Even if some of EU states join in implementing tougher sanctions because the UN is unwilling to adopt a third resolution, diplomacy is running more slowly than progress the Iranian regime is making on enrichment technology and exporting its terrorism. The military option should remain on the table; but there is a third option yet to be effectively pursued, which would reinforce stalled diplomacy and make military action less necessary: empowering the Iranian people.

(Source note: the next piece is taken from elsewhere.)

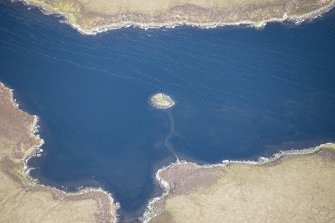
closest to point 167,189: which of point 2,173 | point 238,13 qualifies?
point 2,173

As the President acknowledged, it is because of Iranian opposition groups that we know about the regime’s covert uranium enrichment activities. The group the President spoke of is the National Council of Resistance of Iran, the parliament in exile whose revelations exposed the regime’s race for the bomb. Because the EU considers this parliament to be a legal opposition group, it is able to operate in Europe, but not in the United States. Its units pose the only credible threat to the clerics’ hold on power, without use of American force to bring about regime change, which is something the Iranian people can do for themselves.

The largest unit within the Iranian parliament in exile is the Mujahedeen-e Khalq (MEK), which revealed the smuggling of sophisticated roadside bomb technology into Iraq that results in the killing of American soldiers. A study of regime statements by our Iran Policy Committee finds that Tehran pays attention to the MEK 350% more than all other groups combined and dislikes it more than all other opposition groups.

A 16-month review by the United States in July 2004 found no basis to charge members of the MEK in Iraq with violations of American laws, though the group is listed as a terrorist organization by the State Department. Interviews by officials from State and FBI did not produce any basis to indict MEK members.

In July 2004, General Geoffrey Miller, then deputy commander in Iraq, announced MEK members as protected persons by the United States, under the Fourth Geneva Convention, providing them new rights. And our second in command in Iraq, Lieutenant General Raymond Odierno, spoke favorably about the MEK and suggested there should be a review of the group’s terrorist designation because of its cooperation with the Multi-National Force-Iraq, when he headed the Fourth Infantry Division.

In August 2003, under pressure from Tehran, the State Department shut down the offices of the National Council for Resistance of Iran (NCRI-US) in Washington. But the Iranian regime stepped up support for the Shiite militia of Moqtada al Sadr. The deadliest roadside explosives were then produced in Iran and sent across the border to kill Americans.

These two pro-democracy Iranian opposition groups are working at half-throttle: They are unjustifiably designated as terrorist organizations in the United States, contrary to research of the Iran Policy Committee and policies of our European allies.

Designation of Tehran’s units for proliferation and terrorist activities is resulting in a shift in the balance of power in the Middle East. The designations suggest the United States is taking a firm stance, our allies should do more to counter the threat from the Iranian regime, and that empowerment of the Iranian people for democratic change is a next transatlantic step to combat the threat posed by Tehran.